Stéphane est un jeune étudiant en graphisme qui aime lire du
Lovecraft, écouter Iron Maiden et jouer au jeu vidéo. il ne dit jamais
non à un film d'action un peu con-con, surtout si c'est pour le regarder
avec ses chums. Ça serait
finalement
un jeune homme très moyen s'il n'avait pas un gros problème : une
addiction au video poker. Il y engloutit des sommes folles, est obsédé
par le jeu et se laisse totalement bouffer par cette pulsion
destructrice. Par chance, on lui confie la conception d'une pochette de
CD pour un groupe de hardrock, mais évidemment, Stéphane va tout
gaspiller dans les machines de jeu.

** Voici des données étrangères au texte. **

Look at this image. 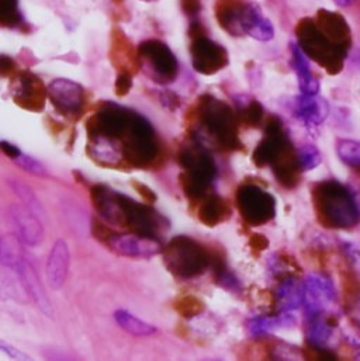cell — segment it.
I'll use <instances>...</instances> for the list:
<instances>
[{"label": "cell", "mask_w": 360, "mask_h": 361, "mask_svg": "<svg viewBox=\"0 0 360 361\" xmlns=\"http://www.w3.org/2000/svg\"><path fill=\"white\" fill-rule=\"evenodd\" d=\"M358 172H359V173H358L352 180L348 183V188H349L351 192H352V197H354V200H355V202H356V207H358L360 214V169Z\"/></svg>", "instance_id": "cell-42"}, {"label": "cell", "mask_w": 360, "mask_h": 361, "mask_svg": "<svg viewBox=\"0 0 360 361\" xmlns=\"http://www.w3.org/2000/svg\"><path fill=\"white\" fill-rule=\"evenodd\" d=\"M165 262L174 273L183 277H193L205 270L208 266V255L191 239L178 238L168 246Z\"/></svg>", "instance_id": "cell-8"}, {"label": "cell", "mask_w": 360, "mask_h": 361, "mask_svg": "<svg viewBox=\"0 0 360 361\" xmlns=\"http://www.w3.org/2000/svg\"><path fill=\"white\" fill-rule=\"evenodd\" d=\"M270 169L276 178L277 183L284 188H296L301 180V166L299 162L297 151L290 147L284 151L272 165Z\"/></svg>", "instance_id": "cell-21"}, {"label": "cell", "mask_w": 360, "mask_h": 361, "mask_svg": "<svg viewBox=\"0 0 360 361\" xmlns=\"http://www.w3.org/2000/svg\"><path fill=\"white\" fill-rule=\"evenodd\" d=\"M143 1H147V3H151V1H157V0H143Z\"/></svg>", "instance_id": "cell-45"}, {"label": "cell", "mask_w": 360, "mask_h": 361, "mask_svg": "<svg viewBox=\"0 0 360 361\" xmlns=\"http://www.w3.org/2000/svg\"><path fill=\"white\" fill-rule=\"evenodd\" d=\"M140 65L145 73L158 83H171L176 79L179 65L171 48L158 41L148 39L138 47Z\"/></svg>", "instance_id": "cell-7"}, {"label": "cell", "mask_w": 360, "mask_h": 361, "mask_svg": "<svg viewBox=\"0 0 360 361\" xmlns=\"http://www.w3.org/2000/svg\"><path fill=\"white\" fill-rule=\"evenodd\" d=\"M25 25L18 0H0V27L23 28Z\"/></svg>", "instance_id": "cell-30"}, {"label": "cell", "mask_w": 360, "mask_h": 361, "mask_svg": "<svg viewBox=\"0 0 360 361\" xmlns=\"http://www.w3.org/2000/svg\"><path fill=\"white\" fill-rule=\"evenodd\" d=\"M133 86V75L130 73H120L116 80V93L119 96H126Z\"/></svg>", "instance_id": "cell-37"}, {"label": "cell", "mask_w": 360, "mask_h": 361, "mask_svg": "<svg viewBox=\"0 0 360 361\" xmlns=\"http://www.w3.org/2000/svg\"><path fill=\"white\" fill-rule=\"evenodd\" d=\"M200 114L203 126L224 149H236L241 147L238 138V116L227 103L211 96H204L200 104Z\"/></svg>", "instance_id": "cell-4"}, {"label": "cell", "mask_w": 360, "mask_h": 361, "mask_svg": "<svg viewBox=\"0 0 360 361\" xmlns=\"http://www.w3.org/2000/svg\"><path fill=\"white\" fill-rule=\"evenodd\" d=\"M334 281L323 273H310L303 281V307L306 318L327 314L337 302Z\"/></svg>", "instance_id": "cell-9"}, {"label": "cell", "mask_w": 360, "mask_h": 361, "mask_svg": "<svg viewBox=\"0 0 360 361\" xmlns=\"http://www.w3.org/2000/svg\"><path fill=\"white\" fill-rule=\"evenodd\" d=\"M175 308L181 317L191 318V317H196V315H198L204 311V304L198 298L187 295V297L180 298L179 301L175 304Z\"/></svg>", "instance_id": "cell-36"}, {"label": "cell", "mask_w": 360, "mask_h": 361, "mask_svg": "<svg viewBox=\"0 0 360 361\" xmlns=\"http://www.w3.org/2000/svg\"><path fill=\"white\" fill-rule=\"evenodd\" d=\"M47 97L52 106L62 114L73 117L83 111L86 103L85 89L69 79H55L47 87Z\"/></svg>", "instance_id": "cell-11"}, {"label": "cell", "mask_w": 360, "mask_h": 361, "mask_svg": "<svg viewBox=\"0 0 360 361\" xmlns=\"http://www.w3.org/2000/svg\"><path fill=\"white\" fill-rule=\"evenodd\" d=\"M297 45L303 52L330 75L342 72L349 49L332 42L311 17L301 18L296 25Z\"/></svg>", "instance_id": "cell-3"}, {"label": "cell", "mask_w": 360, "mask_h": 361, "mask_svg": "<svg viewBox=\"0 0 360 361\" xmlns=\"http://www.w3.org/2000/svg\"><path fill=\"white\" fill-rule=\"evenodd\" d=\"M236 207L244 221L251 226H262L276 215L275 197L258 184L246 183L236 191Z\"/></svg>", "instance_id": "cell-6"}, {"label": "cell", "mask_w": 360, "mask_h": 361, "mask_svg": "<svg viewBox=\"0 0 360 361\" xmlns=\"http://www.w3.org/2000/svg\"><path fill=\"white\" fill-rule=\"evenodd\" d=\"M188 35L191 38V63L197 72L203 75H214L228 65L227 49L207 37L203 24L197 18L190 23Z\"/></svg>", "instance_id": "cell-5"}, {"label": "cell", "mask_w": 360, "mask_h": 361, "mask_svg": "<svg viewBox=\"0 0 360 361\" xmlns=\"http://www.w3.org/2000/svg\"><path fill=\"white\" fill-rule=\"evenodd\" d=\"M110 59L113 65L120 69V73L134 75L141 68L138 49H134L131 41L120 28H114L112 32Z\"/></svg>", "instance_id": "cell-19"}, {"label": "cell", "mask_w": 360, "mask_h": 361, "mask_svg": "<svg viewBox=\"0 0 360 361\" xmlns=\"http://www.w3.org/2000/svg\"><path fill=\"white\" fill-rule=\"evenodd\" d=\"M214 13L220 27L232 37L249 35L258 41H270L275 28L260 7L246 0H217Z\"/></svg>", "instance_id": "cell-2"}, {"label": "cell", "mask_w": 360, "mask_h": 361, "mask_svg": "<svg viewBox=\"0 0 360 361\" xmlns=\"http://www.w3.org/2000/svg\"><path fill=\"white\" fill-rule=\"evenodd\" d=\"M0 298L18 304H25L28 298L20 280L16 281V279L8 273V269L6 270L3 266L0 269Z\"/></svg>", "instance_id": "cell-29"}, {"label": "cell", "mask_w": 360, "mask_h": 361, "mask_svg": "<svg viewBox=\"0 0 360 361\" xmlns=\"http://www.w3.org/2000/svg\"><path fill=\"white\" fill-rule=\"evenodd\" d=\"M338 326V318L334 314H320L307 318L306 338L307 345L320 349H330V342L334 338L335 328Z\"/></svg>", "instance_id": "cell-20"}, {"label": "cell", "mask_w": 360, "mask_h": 361, "mask_svg": "<svg viewBox=\"0 0 360 361\" xmlns=\"http://www.w3.org/2000/svg\"><path fill=\"white\" fill-rule=\"evenodd\" d=\"M297 155H299V162H300L303 172H310V171L318 168L323 162V155H321L320 149L313 144L303 145L297 151Z\"/></svg>", "instance_id": "cell-34"}, {"label": "cell", "mask_w": 360, "mask_h": 361, "mask_svg": "<svg viewBox=\"0 0 360 361\" xmlns=\"http://www.w3.org/2000/svg\"><path fill=\"white\" fill-rule=\"evenodd\" d=\"M294 117L306 127H320L330 114V104L318 94H300L293 103Z\"/></svg>", "instance_id": "cell-17"}, {"label": "cell", "mask_w": 360, "mask_h": 361, "mask_svg": "<svg viewBox=\"0 0 360 361\" xmlns=\"http://www.w3.org/2000/svg\"><path fill=\"white\" fill-rule=\"evenodd\" d=\"M71 266V252L65 239H58L51 247L47 263H45V277L48 286L52 290H59L65 284Z\"/></svg>", "instance_id": "cell-16"}, {"label": "cell", "mask_w": 360, "mask_h": 361, "mask_svg": "<svg viewBox=\"0 0 360 361\" xmlns=\"http://www.w3.org/2000/svg\"><path fill=\"white\" fill-rule=\"evenodd\" d=\"M296 324V319L289 312H282L280 315H260L248 321L246 328L251 336L263 338L279 329L290 328Z\"/></svg>", "instance_id": "cell-23"}, {"label": "cell", "mask_w": 360, "mask_h": 361, "mask_svg": "<svg viewBox=\"0 0 360 361\" xmlns=\"http://www.w3.org/2000/svg\"><path fill=\"white\" fill-rule=\"evenodd\" d=\"M311 198L317 219L330 229H352L360 222L356 202L348 185L324 180L313 185Z\"/></svg>", "instance_id": "cell-1"}, {"label": "cell", "mask_w": 360, "mask_h": 361, "mask_svg": "<svg viewBox=\"0 0 360 361\" xmlns=\"http://www.w3.org/2000/svg\"><path fill=\"white\" fill-rule=\"evenodd\" d=\"M114 321L116 324L128 335H133L136 338H147V336H152L154 334H157V328L140 318H137L136 315H133L131 312L126 311V310H119L114 312Z\"/></svg>", "instance_id": "cell-26"}, {"label": "cell", "mask_w": 360, "mask_h": 361, "mask_svg": "<svg viewBox=\"0 0 360 361\" xmlns=\"http://www.w3.org/2000/svg\"><path fill=\"white\" fill-rule=\"evenodd\" d=\"M8 219L14 228V233L25 246H38L44 242L45 231L42 219L21 204L8 207Z\"/></svg>", "instance_id": "cell-14"}, {"label": "cell", "mask_w": 360, "mask_h": 361, "mask_svg": "<svg viewBox=\"0 0 360 361\" xmlns=\"http://www.w3.org/2000/svg\"><path fill=\"white\" fill-rule=\"evenodd\" d=\"M16 62L6 55H0V76H11L16 72Z\"/></svg>", "instance_id": "cell-41"}, {"label": "cell", "mask_w": 360, "mask_h": 361, "mask_svg": "<svg viewBox=\"0 0 360 361\" xmlns=\"http://www.w3.org/2000/svg\"><path fill=\"white\" fill-rule=\"evenodd\" d=\"M11 94L14 102L23 109L38 111L42 110L47 99V89L41 79L31 72H20L11 82Z\"/></svg>", "instance_id": "cell-13"}, {"label": "cell", "mask_w": 360, "mask_h": 361, "mask_svg": "<svg viewBox=\"0 0 360 361\" xmlns=\"http://www.w3.org/2000/svg\"><path fill=\"white\" fill-rule=\"evenodd\" d=\"M64 215L66 218L68 225L72 228L73 232L83 236L89 229V221L86 212L75 204H65L64 205Z\"/></svg>", "instance_id": "cell-32"}, {"label": "cell", "mask_w": 360, "mask_h": 361, "mask_svg": "<svg viewBox=\"0 0 360 361\" xmlns=\"http://www.w3.org/2000/svg\"><path fill=\"white\" fill-rule=\"evenodd\" d=\"M184 14L196 18L201 10V0H180Z\"/></svg>", "instance_id": "cell-40"}, {"label": "cell", "mask_w": 360, "mask_h": 361, "mask_svg": "<svg viewBox=\"0 0 360 361\" xmlns=\"http://www.w3.org/2000/svg\"><path fill=\"white\" fill-rule=\"evenodd\" d=\"M106 242L109 247L119 256L133 259H150L160 255L164 250L161 242L148 235H112L107 238Z\"/></svg>", "instance_id": "cell-12"}, {"label": "cell", "mask_w": 360, "mask_h": 361, "mask_svg": "<svg viewBox=\"0 0 360 361\" xmlns=\"http://www.w3.org/2000/svg\"><path fill=\"white\" fill-rule=\"evenodd\" d=\"M0 352L14 360H31V357L28 355H25L24 352L18 350L17 348H14L6 342H0Z\"/></svg>", "instance_id": "cell-38"}, {"label": "cell", "mask_w": 360, "mask_h": 361, "mask_svg": "<svg viewBox=\"0 0 360 361\" xmlns=\"http://www.w3.org/2000/svg\"><path fill=\"white\" fill-rule=\"evenodd\" d=\"M10 161H13L20 169H23L24 172H27L30 175L40 176V178H47L48 176L47 169L41 162H38L37 159H34L30 155H25L21 151H18L13 158H10Z\"/></svg>", "instance_id": "cell-35"}, {"label": "cell", "mask_w": 360, "mask_h": 361, "mask_svg": "<svg viewBox=\"0 0 360 361\" xmlns=\"http://www.w3.org/2000/svg\"><path fill=\"white\" fill-rule=\"evenodd\" d=\"M318 28L335 44L351 49L352 47V30L347 18L332 10L320 8L314 17Z\"/></svg>", "instance_id": "cell-18"}, {"label": "cell", "mask_w": 360, "mask_h": 361, "mask_svg": "<svg viewBox=\"0 0 360 361\" xmlns=\"http://www.w3.org/2000/svg\"><path fill=\"white\" fill-rule=\"evenodd\" d=\"M24 243L16 233L0 236V266L14 270L24 259H27Z\"/></svg>", "instance_id": "cell-25"}, {"label": "cell", "mask_w": 360, "mask_h": 361, "mask_svg": "<svg viewBox=\"0 0 360 361\" xmlns=\"http://www.w3.org/2000/svg\"><path fill=\"white\" fill-rule=\"evenodd\" d=\"M20 280L27 297L31 300V302L47 317L54 318V307L51 304V300L44 288V284L40 280V276L34 267V264L24 259L14 270H13Z\"/></svg>", "instance_id": "cell-15"}, {"label": "cell", "mask_w": 360, "mask_h": 361, "mask_svg": "<svg viewBox=\"0 0 360 361\" xmlns=\"http://www.w3.org/2000/svg\"><path fill=\"white\" fill-rule=\"evenodd\" d=\"M275 301L280 312H290L303 307V283L300 284L294 277L283 279L276 290Z\"/></svg>", "instance_id": "cell-24"}, {"label": "cell", "mask_w": 360, "mask_h": 361, "mask_svg": "<svg viewBox=\"0 0 360 361\" xmlns=\"http://www.w3.org/2000/svg\"><path fill=\"white\" fill-rule=\"evenodd\" d=\"M292 51V66L299 79V87L303 94H318L320 82L313 75L308 56L303 52V49L297 45V42L290 44Z\"/></svg>", "instance_id": "cell-22"}, {"label": "cell", "mask_w": 360, "mask_h": 361, "mask_svg": "<svg viewBox=\"0 0 360 361\" xmlns=\"http://www.w3.org/2000/svg\"><path fill=\"white\" fill-rule=\"evenodd\" d=\"M355 357L358 359V360H360V348L358 349V352H356V355H355Z\"/></svg>", "instance_id": "cell-44"}, {"label": "cell", "mask_w": 360, "mask_h": 361, "mask_svg": "<svg viewBox=\"0 0 360 361\" xmlns=\"http://www.w3.org/2000/svg\"><path fill=\"white\" fill-rule=\"evenodd\" d=\"M263 116H265V111H263V107L259 102L256 100H251V102H246L241 109H239V113H238V120L248 126V127H252V128H256L262 124V120H263Z\"/></svg>", "instance_id": "cell-33"}, {"label": "cell", "mask_w": 360, "mask_h": 361, "mask_svg": "<svg viewBox=\"0 0 360 361\" xmlns=\"http://www.w3.org/2000/svg\"><path fill=\"white\" fill-rule=\"evenodd\" d=\"M231 215V209L221 197L212 195L208 197L201 208H200V219L207 225V226H215L225 219H228Z\"/></svg>", "instance_id": "cell-27"}, {"label": "cell", "mask_w": 360, "mask_h": 361, "mask_svg": "<svg viewBox=\"0 0 360 361\" xmlns=\"http://www.w3.org/2000/svg\"><path fill=\"white\" fill-rule=\"evenodd\" d=\"M355 1H356V0H334V3H335L337 6H340V7H349V6H352Z\"/></svg>", "instance_id": "cell-43"}, {"label": "cell", "mask_w": 360, "mask_h": 361, "mask_svg": "<svg viewBox=\"0 0 360 361\" xmlns=\"http://www.w3.org/2000/svg\"><path fill=\"white\" fill-rule=\"evenodd\" d=\"M7 184L11 188V191L20 198V201L23 202L24 207H27L30 211H32L42 221L48 219L47 211L44 208L41 200L38 198L35 191L28 184H25L21 180H17V179H8Z\"/></svg>", "instance_id": "cell-28"}, {"label": "cell", "mask_w": 360, "mask_h": 361, "mask_svg": "<svg viewBox=\"0 0 360 361\" xmlns=\"http://www.w3.org/2000/svg\"><path fill=\"white\" fill-rule=\"evenodd\" d=\"M290 147H293L289 134L280 118L272 116L265 126V135L253 151L252 159L258 168H270V165Z\"/></svg>", "instance_id": "cell-10"}, {"label": "cell", "mask_w": 360, "mask_h": 361, "mask_svg": "<svg viewBox=\"0 0 360 361\" xmlns=\"http://www.w3.org/2000/svg\"><path fill=\"white\" fill-rule=\"evenodd\" d=\"M337 154L347 166L359 171L360 142L354 140H340L337 142Z\"/></svg>", "instance_id": "cell-31"}, {"label": "cell", "mask_w": 360, "mask_h": 361, "mask_svg": "<svg viewBox=\"0 0 360 361\" xmlns=\"http://www.w3.org/2000/svg\"><path fill=\"white\" fill-rule=\"evenodd\" d=\"M249 245H251V249H252V252H253L255 255H260L263 250L268 249L269 240H268L263 235L255 233V235H252V238H251V240H249Z\"/></svg>", "instance_id": "cell-39"}]
</instances>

Alors pour se reprendre en main, il
va accepter une des pires jobs en ville : faire la plonge dans un
restaurant montréalais.
Le livre, autobiographique, est
donc une double plongée : dans la tête d'un joueur compulsif qui doit
vivre avec cette maladie, et dans le corps d'un petit employé de la
restauration qui découvre l'enfer des cuisines. Tout y est raconté dans
un luxe de détails, on assiste à différents services du restaurant, on
sait quel cook se saoule, lequel prend du speed, comment sont montés les
plats, quel barmaid est le plus belle, comment ça sent la mort dans la
plonge. Ça colle à la peau, comme ambiance, et quand Stéphane termine
son shift, on est aussi mouillé et puant que lui. Dans les scènes de
beuverie en groupe, où le personnel se torche la gueule pour gérer cette
vie de dingue, c'est d'un réalisme tout aussi cru. Et quand Stéphane se
retrouve seul et que la tentation du jeu remonte à la surface, on ne
peut que compatir, même quand on a jamais misé une cenne de sa vie.
Pour
un premier roman, c'est un sacré tour de force. Le bouquin dégouline
d’authenticité. Tout est si finement évoqué qu'on est en apnée pendant
toute la lecture. Le livre s'est terminé, j'avais envie de continuer à
suivre Stéphane. Je voulais savoir si ce grand con de Bébert s'en était
tiré. Si Bonnie était arrivée à rester sobre. Si Séverine tenait
toujours le restaurant. Et Jade, travaille-t-elle toujours là ? Le
bouquin raconte des évènements qui se sont déroulés en 2002. Stéphane
Larue a continué par la suite à travailler dans la restauration. Je ne
sais pas s'il va continuer à raconter sa vie dans un prochain roman,
mais cette tranche de vie exposée est d'une sacrée véracité. Les
mensonges, la boule d'angoisse, la mécanique implacable qui fait
replonger...
Puisqu'on est sur un blog de
rôliste, il y a de nombreux allusions au JdR, en particulier une scène
où Stéphane fait la queue dans un McDo et se retrouve à côté d'un MJ en
train de lire son Manuel du Maître pour préparer sa partie du soir. Et
dans un drôle de retournement de valeur, Stéphane l'envie car lui, le
DM, il a une vie bien rangée. Il prépare son scénario pour la partie de
ce soir. Il est entouré de ses chums. Ils vont prendre plaisir à jouer,
C'est le rôliste qui a une vie normale, banale et donc attirante.
Sans
surprise, le roman va être adapté au cinéma. Il devrait y avoir de
belles scènes de bousculade dans les cuisines, des ambiances glauques
dans des bars minables et de la solitude à en pleurer.